EXERCISE OBJECTIVE – Print the data below verbatim, keeping every line in its original order and wording.

RECORD SET –
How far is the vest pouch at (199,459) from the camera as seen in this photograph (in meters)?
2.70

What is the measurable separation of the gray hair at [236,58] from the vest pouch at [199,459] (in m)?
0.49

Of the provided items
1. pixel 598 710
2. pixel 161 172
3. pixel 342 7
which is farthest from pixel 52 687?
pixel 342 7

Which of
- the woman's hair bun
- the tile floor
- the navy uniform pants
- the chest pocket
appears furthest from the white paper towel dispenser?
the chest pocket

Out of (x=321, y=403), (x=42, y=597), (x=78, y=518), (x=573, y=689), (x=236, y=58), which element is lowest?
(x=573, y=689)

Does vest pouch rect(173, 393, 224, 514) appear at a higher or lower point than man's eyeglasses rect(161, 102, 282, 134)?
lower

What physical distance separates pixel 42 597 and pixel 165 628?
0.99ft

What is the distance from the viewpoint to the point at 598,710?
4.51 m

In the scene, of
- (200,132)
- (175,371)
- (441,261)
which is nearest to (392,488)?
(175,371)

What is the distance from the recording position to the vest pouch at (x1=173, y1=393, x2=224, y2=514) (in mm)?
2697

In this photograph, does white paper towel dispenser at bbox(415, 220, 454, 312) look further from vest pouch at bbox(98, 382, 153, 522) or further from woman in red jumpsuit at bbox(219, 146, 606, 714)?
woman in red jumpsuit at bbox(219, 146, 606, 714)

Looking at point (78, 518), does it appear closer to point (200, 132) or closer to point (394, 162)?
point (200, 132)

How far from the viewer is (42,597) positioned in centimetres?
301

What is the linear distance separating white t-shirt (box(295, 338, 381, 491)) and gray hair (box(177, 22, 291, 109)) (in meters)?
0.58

EXERCISE RESULT –
How far is the vest pouch at (199,459) from the camera as seen in this photograph (in meters)?
2.70

What is the measurable separation of the gray hair at [236,58] from the vest pouch at [199,459] (in m)?
0.49

Of the provided items
1. pixel 598 710
2. pixel 161 172
3. pixel 342 7
which is farthest from pixel 52 687?
pixel 342 7

Which of
- the woman's hair bun
- the tile floor
- the navy uniform pants
- the chest pocket
appears furthest from the white paper towel dispenser?
the chest pocket

Out of (x=321, y=403), (x=42, y=597), (x=78, y=518), (x=573, y=689), (x=236, y=58), which element is lowest?
(x=573, y=689)

Does vest pouch rect(173, 393, 224, 514) appear at a higher or lower point than man's eyeglasses rect(161, 102, 282, 134)?
lower

What physical distance separates pixel 42 597 and pixel 165 628?
0.99ft

What is the distance from the viewpoint to the point at 598,710?
4.51 m

In the scene, of
- (200,132)
- (175,371)
- (441,261)
which is nearest to (392,488)?
(175,371)

What is the distance from the recording position to the vest pouch at (x1=173, y1=393, x2=224, y2=514) (in mm)?
2697

In this photograph, does white paper towel dispenser at bbox(415, 220, 454, 312) look further from vest pouch at bbox(98, 382, 153, 522) or further from woman in red jumpsuit at bbox(219, 146, 606, 714)?
woman in red jumpsuit at bbox(219, 146, 606, 714)

Looking at point (78, 518), does it appear closer to point (200, 132) or closer to point (394, 162)?
point (200, 132)

How far from the viewer is (42,597) positioned in centimetres?
301

What is the linear distance separating white t-shirt (box(295, 338, 381, 491)) and gray hair (box(177, 22, 291, 109)) (in meters)?
0.58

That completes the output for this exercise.